Here's my take... My first table saw ..50 years ago was a 8 1/4" Skil saw inverted in a "stamped metal" table top about 20" square. It was all a high school kid could afford, but that Skill saw was the biggest and baddest I saw in the hardware store window.

About 3 years later I took my high school graduation and birthday money combined and bought a 10" Craftsman cast iron contractor saw. I used that one for 40 years, at the very end it was stripped down for outside ripping only, because by then I had newer better saws with larger tables and great fences. Fences came one at a time starting with a Delta Unifence. 

Other saws came along including a "monster" 12" 5 HP Powermatic that I haven't used for several years because of space limitations.
That dang thing is scary powerful.  I find that for most of my work I'm not cutting 3" thick hardwood often, and when I do, I rip it on the bandsaw.

Speaking of bandsaws, my first one was a cast aluminum frame Craftsman 12" which I used for 20 years or so including a 10 to 1 speed reducer for cutting metal. Better saws came along and that one was sold off. Each time I got a better tool/machine I realized how much I was struggling with the cheaper one, BUT that was all I could afford at the time. Now I have some tools that really appreciate and bought them even though I couldn't afford them.... :laughing:
You will enjoy them and take your time paying for them... 

We usually give the same advice regarding a first or second time table saw purchase. Go with a cast iron table, and side extensions if possible, a used contractor saw from Rockwell, delta, Rigid or Craftsman from Craig's List. From around $500.00


Next up would be a hybrid, Craftsman, Rigid, Steel City or Grizzly. 
From around $1000.00

There are saws in the $1000.00 to $2000.00 range, Grizzly the Saw Stop contractor, Steel City, Jet etc.

Finally, a cabinet saw Saw Stop, General, Unisaw, Grizzly, Powermatic, or Jet. Over $2000.00 up to over $3000.00

So you see how the price about doubles as you move up the quality scale. The best advice I can give is set a reasonable budget, work with in it knowing that accessories will be needed later on. Maybe a new fence, a better miter gauge, some good blades, dust collection etc. 

I got some great deals at Sears on closeout tools. A 14" bandsaw for $380.00, a 10 hybrid table saw for $486.00, a small dust collector for $130.00. You have to be in the store and grab them to get the deal. But you have to know what is a good deal and what is a good machine, before you plunk down your money.

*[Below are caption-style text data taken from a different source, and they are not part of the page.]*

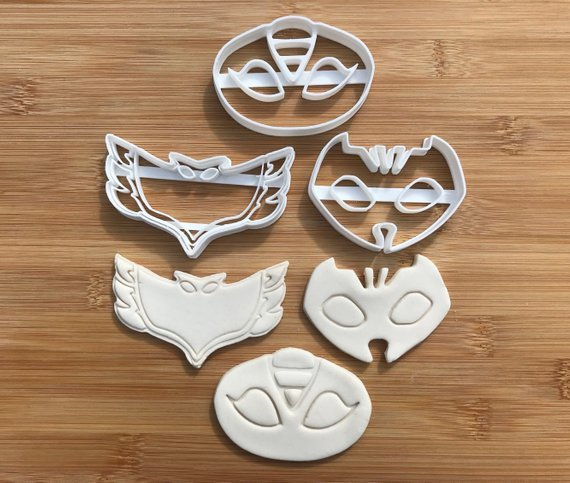 Pj 005 SYMBOLS Uk Seller Plastic Biscuit Cookie Cutter Fondant Cake Decorating UK SELLER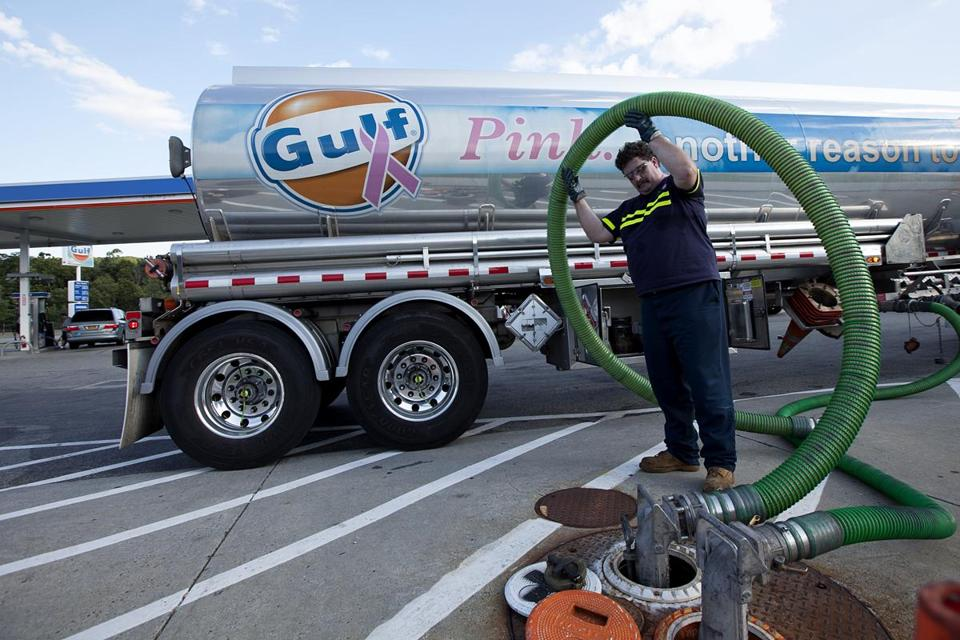 The deal to sell Gulf Oil will essentially split Cumberland Farms' retail and wholesale fuel distribution business.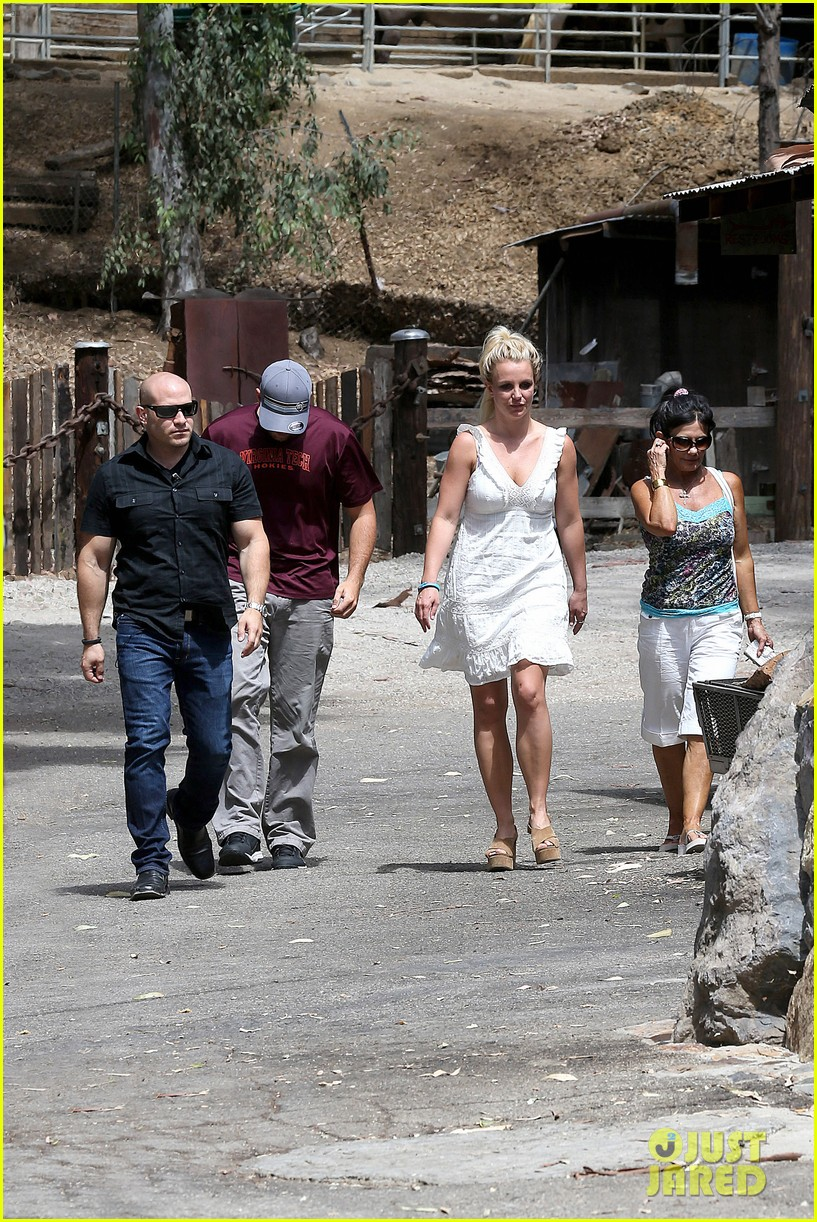 britney spears lunches with david lucado mom lynne 122941417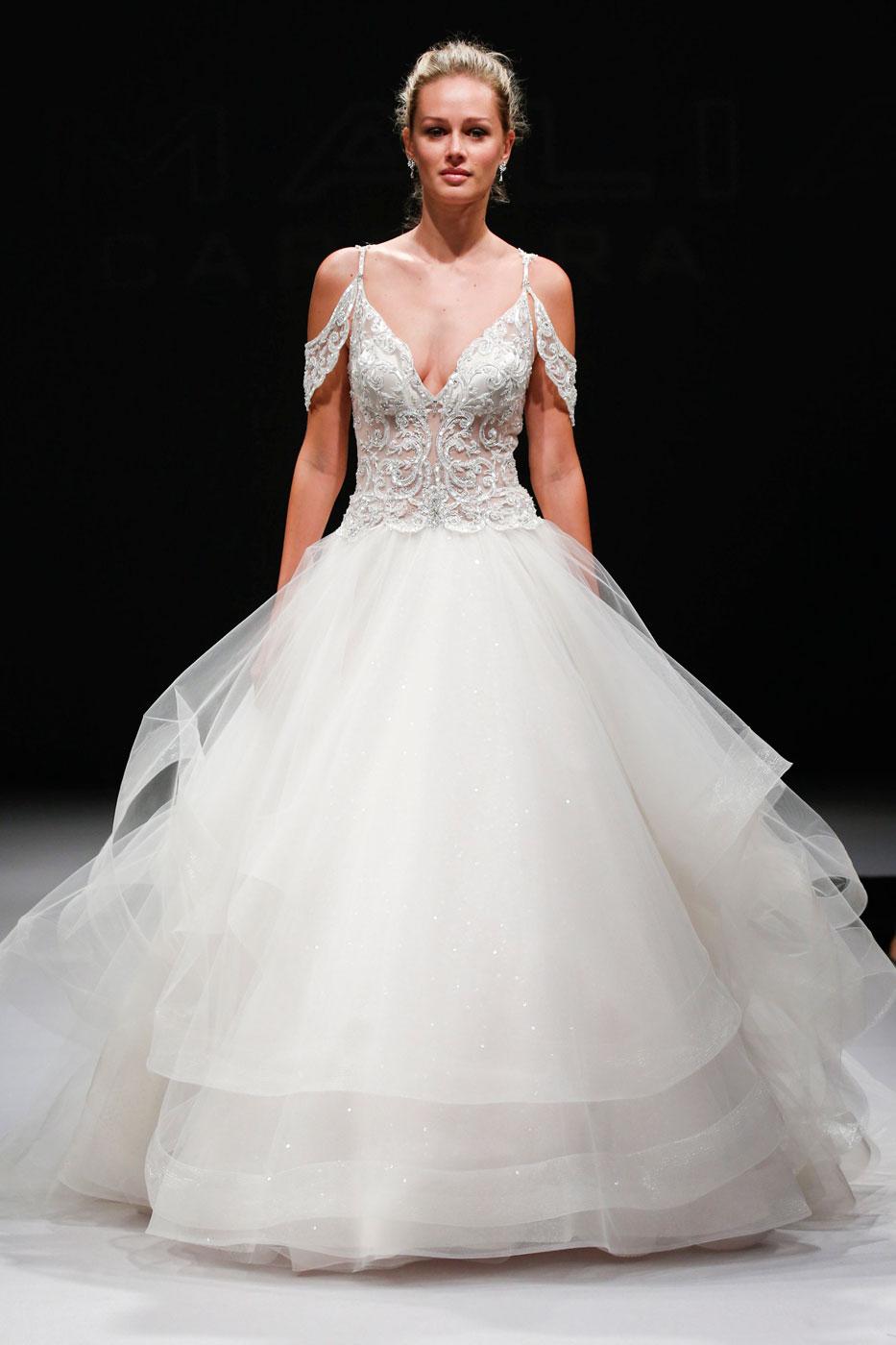 0a570b925de8e أجمل عشرون فستان زفاف من أسبوع العروس خريف وشتاء 2017 - Savoir Flair ...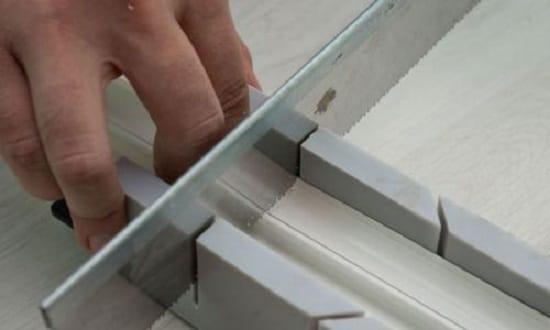 Порезка планок плинтуса в стусле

Woodcraft has a good sale now and then. Amazon almost always has a good price, they are actually "agents" for some of the larger manufacturers, Grizzly for one.

Just my .02$ :yes:


----------



## Al B Thayer (Dec 10, 2011)

MattS said:


> It seems you throw around figures that don't make any sense. I (like most) comprehend that a high quality tool holds value and last a lifetime. I got that without your faulty logic and math :laughing:


Nice post Matt. Thinks so much for missing the point and pointing out my math skills.

Al

Friends don't let friends use stamped metal tools sold at clothing stores.


----------



## Al B Thayer (Dec 10, 2011)

Woodenthings,
Thumbs up on the Skill saw. I know a guy that still calls all saws like that a Skill saw.

Al

Friends don't let friends use stamped metal tools sold at clothing stores.


----------



## MattS (Feb 17, 2010)

Al B Thayer said:


> Nice post Matt. Thinks so much for missing the point and pointing out my math skills.
> 
> Al
> 
> Friends don't let friends use stamped metal tools sold at clothing stores.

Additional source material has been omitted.